Prepare Your Holiday Feast While Helping to Save the Planet
Although people around the world may commemorate the holidays differently, there tends to be one common aspect of these celebrations: food.
In addition, friends, relatives, and neighbors often come together to share a holiday feast. Many of these meals feature foods that are only prepared during the holiday season. Even so, there are plenty of ways you can ensure that your spread is as eco-friendly as possible.

So whether you are celebrating Christmas, Hanukkah, Kwanzaa, Mawlid al-Nabi, or even the coming of the winter solstice, here are some suggestions to make your meal and gathering more sustainable:
- Think free-range. If you want to serve a turkey, ham, duck, Cornish hen, or similar main course, make sure that the product you purchase was raised in a free-range environment, instead of on a farm that may have used chemical additives in their food or on the grass used to feed livestock.
- Go organic. Purchase your vegetables, fruits, potatoes, and other edibles from the organic foods section of your grocery store. Organics are grown without the use of harmful pesticides.
- Buy local. If possible, purchase your foods from a local farmer or producer. Less time is required to transport locally-made or grown products to the store. This in turn means fewer gallons of fuel are burned, which helps the environment remain free of harmful pollutants and gases.

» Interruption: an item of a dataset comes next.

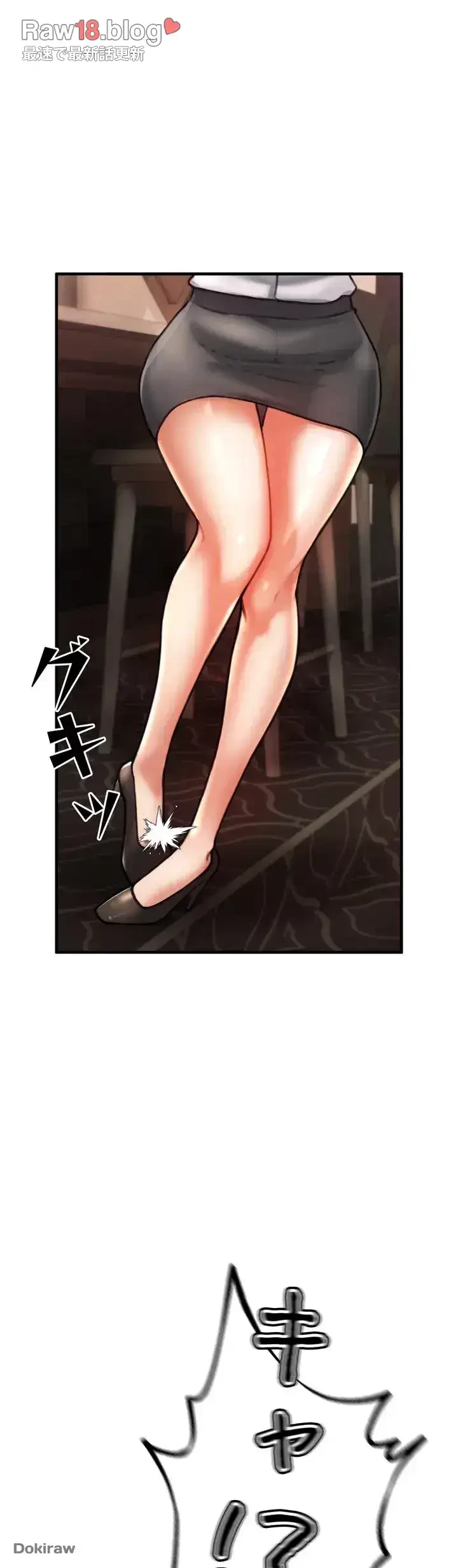 イジメの果て 第4話 - 110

- Cook from scratch. The result usually tastes better and fresher. Plus, pre-packaged foods take more energy to produce and increase the amount of post-meal waste of which you must dispose.
- Avoid disposable cooking tools. For instance, buy a heavy-duty roasting pan instead of the disposable aluminum one. And use regular bakeware instead of cardboard loaf pans, aluminum cake pans, paper muffin cups, disposable pie tins, and aluminum cookie sheets.

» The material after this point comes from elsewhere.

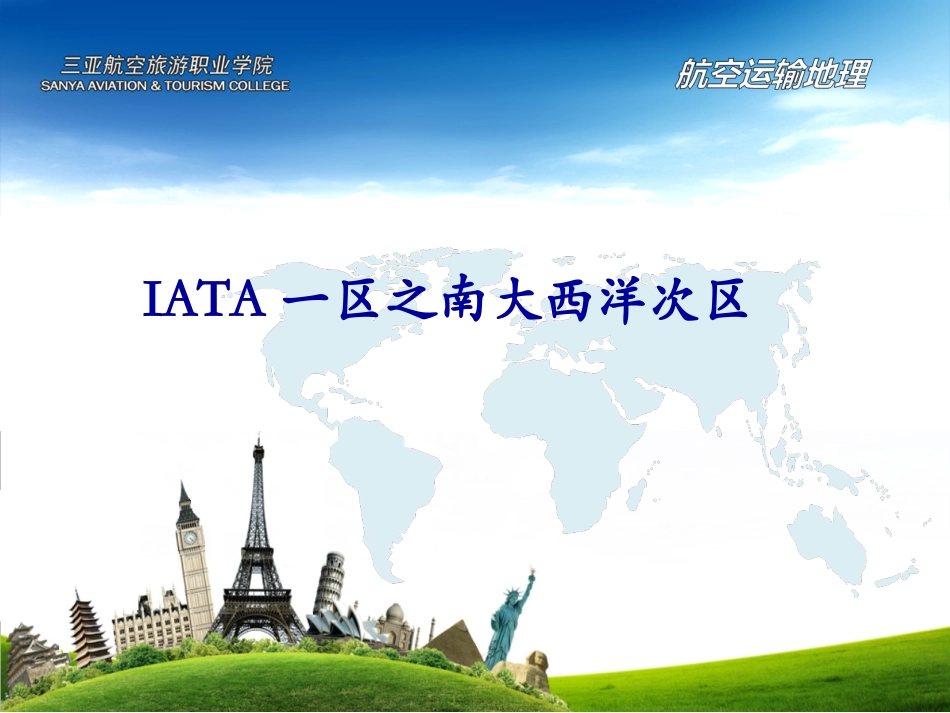 IATA一区之南大西洋次区_第1页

Get out the fine dinnerware. Not only will it improve the look of your table, but eschewing paper plates, cups, and napkins keeps the waste to a minimum. (FYI: you can’t recycle paper products which have greasy food stains on them.)
- Give your centerpiece some natural beauty. If you want to construct a holiday centerpiece (or several), eschew artificial materials in favor of natural choices like pine cones, twigs, leaves, gourds, plants, flowers, and beeswax.

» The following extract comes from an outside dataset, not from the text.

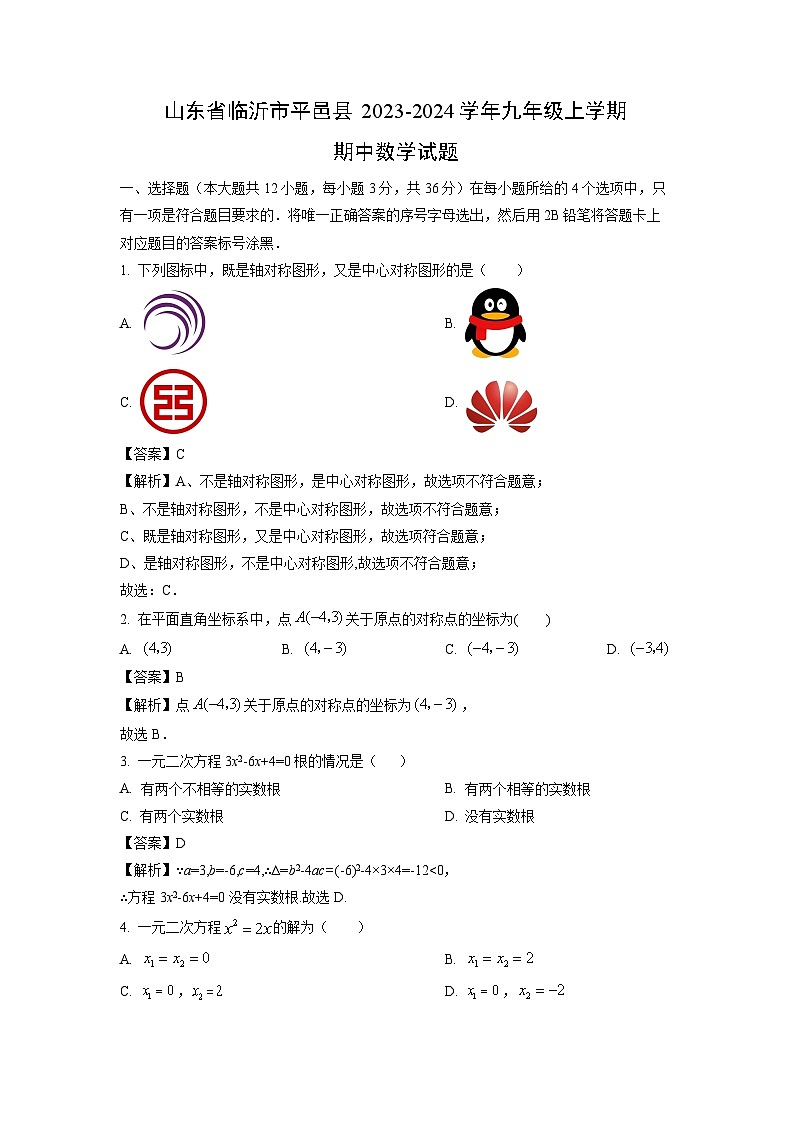2023-2024学年山东省临沂市平邑县九年级(上)期中数学试卷(解析版)第1页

- Use pitchers and punch bowls. Serving eggnog from a bowl or cold water from a pitcher is better for the environment than just giving guests single-serving beverages, whose packages will have to be disposed of afterward.
- Clean green. When it’s time to clean up, use non-toxic, environmentally-friendly cleaners to do dishes, wipe counters, and mop floors. The fewer harmful substances that are sprayed into the air, the better.
- Compost. While you’re preparing the meal, set aside organic material that can be composted. Then gather up these scraps and add them to (or start) a compost pin to enrich your garden soil.

The holidays are a time to cherish your relationships with your fellow man. But with a little forethought, it can also allow you to improve the environment and do your part to save the planet – which will help all of mankind!